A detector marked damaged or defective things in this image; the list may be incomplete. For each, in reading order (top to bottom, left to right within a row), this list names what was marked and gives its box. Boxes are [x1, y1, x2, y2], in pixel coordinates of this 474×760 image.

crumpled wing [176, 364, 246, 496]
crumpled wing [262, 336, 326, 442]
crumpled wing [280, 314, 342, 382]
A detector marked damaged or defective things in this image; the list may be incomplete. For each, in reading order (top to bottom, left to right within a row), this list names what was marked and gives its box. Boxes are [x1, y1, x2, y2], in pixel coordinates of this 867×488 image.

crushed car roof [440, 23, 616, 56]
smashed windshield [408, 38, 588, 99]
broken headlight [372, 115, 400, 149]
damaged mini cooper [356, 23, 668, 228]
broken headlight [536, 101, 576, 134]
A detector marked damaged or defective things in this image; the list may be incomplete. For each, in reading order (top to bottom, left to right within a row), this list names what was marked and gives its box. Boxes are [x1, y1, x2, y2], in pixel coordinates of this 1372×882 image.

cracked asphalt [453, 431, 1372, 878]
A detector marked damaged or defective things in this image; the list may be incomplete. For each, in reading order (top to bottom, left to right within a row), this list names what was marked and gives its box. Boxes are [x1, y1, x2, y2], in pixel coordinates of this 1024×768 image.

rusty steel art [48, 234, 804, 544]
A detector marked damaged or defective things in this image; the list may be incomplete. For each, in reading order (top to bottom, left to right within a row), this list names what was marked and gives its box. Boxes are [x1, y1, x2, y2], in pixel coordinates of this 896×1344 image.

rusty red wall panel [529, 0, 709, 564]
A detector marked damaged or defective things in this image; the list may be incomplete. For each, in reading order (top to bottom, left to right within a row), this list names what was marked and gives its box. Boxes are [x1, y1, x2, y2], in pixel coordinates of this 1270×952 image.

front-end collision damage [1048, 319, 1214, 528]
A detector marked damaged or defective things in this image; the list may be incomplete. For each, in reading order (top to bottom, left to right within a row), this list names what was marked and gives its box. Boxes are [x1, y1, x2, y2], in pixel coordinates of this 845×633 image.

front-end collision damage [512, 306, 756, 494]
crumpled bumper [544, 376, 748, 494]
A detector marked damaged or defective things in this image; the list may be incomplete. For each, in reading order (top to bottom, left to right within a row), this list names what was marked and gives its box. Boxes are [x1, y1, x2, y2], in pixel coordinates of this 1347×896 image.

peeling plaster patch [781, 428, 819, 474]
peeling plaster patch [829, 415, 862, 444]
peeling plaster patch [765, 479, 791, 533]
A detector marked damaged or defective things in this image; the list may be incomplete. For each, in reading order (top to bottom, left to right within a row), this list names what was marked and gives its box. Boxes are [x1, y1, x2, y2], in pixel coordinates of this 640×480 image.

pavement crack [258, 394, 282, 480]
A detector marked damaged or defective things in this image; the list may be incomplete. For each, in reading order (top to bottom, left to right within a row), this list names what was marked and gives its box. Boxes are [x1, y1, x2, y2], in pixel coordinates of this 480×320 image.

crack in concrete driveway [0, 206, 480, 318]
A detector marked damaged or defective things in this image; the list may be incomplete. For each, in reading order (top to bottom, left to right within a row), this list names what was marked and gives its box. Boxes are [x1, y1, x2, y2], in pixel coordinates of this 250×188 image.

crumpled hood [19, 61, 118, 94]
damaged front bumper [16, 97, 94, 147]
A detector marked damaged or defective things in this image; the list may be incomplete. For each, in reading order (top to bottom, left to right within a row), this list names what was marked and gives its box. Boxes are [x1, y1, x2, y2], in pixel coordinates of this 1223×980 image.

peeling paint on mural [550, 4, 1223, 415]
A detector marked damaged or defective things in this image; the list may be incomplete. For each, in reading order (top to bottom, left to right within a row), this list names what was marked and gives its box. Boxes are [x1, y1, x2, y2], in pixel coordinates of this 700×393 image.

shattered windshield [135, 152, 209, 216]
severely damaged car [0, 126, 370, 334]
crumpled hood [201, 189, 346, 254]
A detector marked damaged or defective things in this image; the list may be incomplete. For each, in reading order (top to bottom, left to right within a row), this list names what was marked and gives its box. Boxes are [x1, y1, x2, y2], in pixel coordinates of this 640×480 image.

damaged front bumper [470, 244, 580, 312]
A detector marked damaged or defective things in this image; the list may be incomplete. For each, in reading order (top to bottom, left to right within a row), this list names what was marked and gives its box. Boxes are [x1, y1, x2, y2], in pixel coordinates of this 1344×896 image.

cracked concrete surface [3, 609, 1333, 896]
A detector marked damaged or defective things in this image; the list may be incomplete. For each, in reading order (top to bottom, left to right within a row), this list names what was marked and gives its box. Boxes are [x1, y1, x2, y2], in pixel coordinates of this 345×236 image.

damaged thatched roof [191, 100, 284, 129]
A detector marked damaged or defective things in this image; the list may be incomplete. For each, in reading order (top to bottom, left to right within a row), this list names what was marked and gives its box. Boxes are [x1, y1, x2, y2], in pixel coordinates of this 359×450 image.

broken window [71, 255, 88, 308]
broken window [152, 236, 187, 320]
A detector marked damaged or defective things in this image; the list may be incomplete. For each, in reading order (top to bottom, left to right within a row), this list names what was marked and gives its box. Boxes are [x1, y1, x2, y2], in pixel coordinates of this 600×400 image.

- Do this: Copy out all of the material above, line for line, with no changes.

- Solution for this problem:
A detector marked damaged or defective things in this image; the list may be incomplete. For each, in reading order (top to bottom, left to right within a row), this list names what was marked and gives its box. Boxes are [x1, y1, x2, y2], in pixel coordinates of this 474×760 image.

crumpled wing [176, 364, 246, 496]
crumpled wing [262, 336, 326, 442]
crumpled wing [280, 314, 342, 382]
A detector marked damaged or defective things in this image; the list may be incomplete. For each, in reading order (top to bottom, left to right within a row), this list names what was marked and gives its box. Boxes are [x1, y1, x2, y2], in pixel coordinates of this 867×488 image.

crushed car roof [440, 23, 616, 56]
smashed windshield [408, 38, 588, 99]
broken headlight [372, 115, 400, 149]
damaged mini cooper [356, 23, 668, 228]
broken headlight [536, 101, 576, 134]
A detector marked damaged or defective things in this image; the list may be incomplete. For each, in reading order (top to bottom, left to right within a row), this list names what was marked and gives its box. Boxes are [x1, y1, x2, y2], in pixel coordinates of this 1372×882 image.

cracked asphalt [453, 431, 1372, 878]
A detector marked damaged or defective things in this image; the list may be incomplete. For each, in reading order (top to bottom, left to right within a row), this list names what was marked and gives its box. Boxes are [x1, y1, x2, y2], in pixel coordinates of this 1024×768 image.

rusty steel art [48, 234, 804, 544]
A detector marked damaged or defective things in this image; the list may be incomplete. For each, in reading order (top to bottom, left to right within a row), this list names what was marked and gives its box. Boxes are [x1, y1, x2, y2], in pixel coordinates of this 896×1344 image.

rusty red wall panel [529, 0, 709, 564]
A detector marked damaged or defective things in this image; the list may be incomplete. For each, in reading order (top to bottom, left to right within a row), this list names what was marked and gives its box. Boxes are [x1, y1, x2, y2], in pixel coordinates of this 1270×952 image.

front-end collision damage [1048, 319, 1214, 528]
A detector marked damaged or defective things in this image; the list may be incomplete. For each, in reading order (top to bottom, left to right within a row), this list names what was marked and gives its box. Boxes are [x1, y1, x2, y2], in pixel coordinates of this 845×633 image.

front-end collision damage [512, 306, 756, 494]
crumpled bumper [544, 376, 748, 494]
A detector marked damaged or defective things in this image; the list may be incomplete. For each, in reading order (top to bottom, left to right within a row), this list names what was marked and gives its box. Boxes are [x1, y1, x2, y2], in pixel coordinates of this 1347×896 image.

peeling plaster patch [781, 428, 819, 474]
peeling plaster patch [829, 415, 862, 444]
peeling plaster patch [765, 479, 791, 533]
A detector marked damaged or defective things in this image; the list may be incomplete. For each, in reading order (top to bottom, left to right within a row), this list names what was marked and gives its box. Boxes are [x1, y1, x2, y2], in pixel coordinates of this 640×480 image.

pavement crack [258, 394, 282, 480]
A detector marked damaged or defective things in this image; the list may be incomplete. For each, in reading order (top to bottom, left to right within a row), this list names what was marked and gives its box. Boxes are [x1, y1, x2, y2], in pixel coordinates of this 480×320 image.

crack in concrete driveway [0, 206, 480, 318]
A detector marked damaged or defective things in this image; the list may be incomplete. For each, in reading order (top to bottom, left to right within a row), this list names what was marked and gives its box. Boxes are [x1, y1, x2, y2], in pixel coordinates of this 250×188 image.

crumpled hood [19, 61, 118, 94]
damaged front bumper [16, 97, 94, 147]
A detector marked damaged or defective things in this image; the list may be incomplete. For each, in reading order (top to bottom, left to right within a row), this list names what was marked and gives its box. Boxes are [x1, y1, x2, y2], in pixel coordinates of this 1223×980 image.

peeling paint on mural [550, 4, 1223, 415]
A detector marked damaged or defective things in this image; the list may be incomplete. For each, in reading order (top to bottom, left to right within a row), this list names what was marked and gives its box. Boxes are [x1, y1, x2, y2], in pixel coordinates of this 700×393 image.

shattered windshield [135, 152, 209, 216]
severely damaged car [0, 126, 370, 334]
crumpled hood [201, 189, 346, 254]
A detector marked damaged or defective things in this image; the list may be incomplete. For each, in reading order (top to bottom, left to right within a row), this list names what was marked and gives its box. Boxes are [x1, y1, x2, y2], in pixel coordinates of this 640×480 image.

damaged front bumper [470, 244, 580, 312]
A detector marked damaged or defective things in this image; the list may be incomplete. For each, in reading order (top to bottom, left to right within a row), this list names what was marked and gives its box. Boxes are [x1, y1, x2, y2], in pixel coordinates of this 1344×896 image.

cracked concrete surface [3, 609, 1333, 896]
A detector marked damaged or defective things in this image; the list may be incomplete. For each, in reading order (top to bottom, left to right within a row), this list names what was marked and gives its box. Boxes are [x1, y1, x2, y2], in pixel coordinates of this 345×236 image.

damaged thatched roof [191, 100, 284, 129]
A detector marked damaged or defective things in this image; the list may be incomplete. For each, in reading order (top to bottom, left to right within a row), this list names what was marked and gives its box. Boxes are [x1, y1, x2, y2], in pixel coordinates of this 359×450 image.

broken window [71, 255, 88, 308]
broken window [152, 236, 187, 320]
A detector marked damaged or defective things in this image; the list may be incomplete. For each, in reading order (top to bottom, left to right within a row), this list names what was marked and gives its box. Boxes are [x1, y1, x2, y2], in pixel coordinates of this 600×400 image.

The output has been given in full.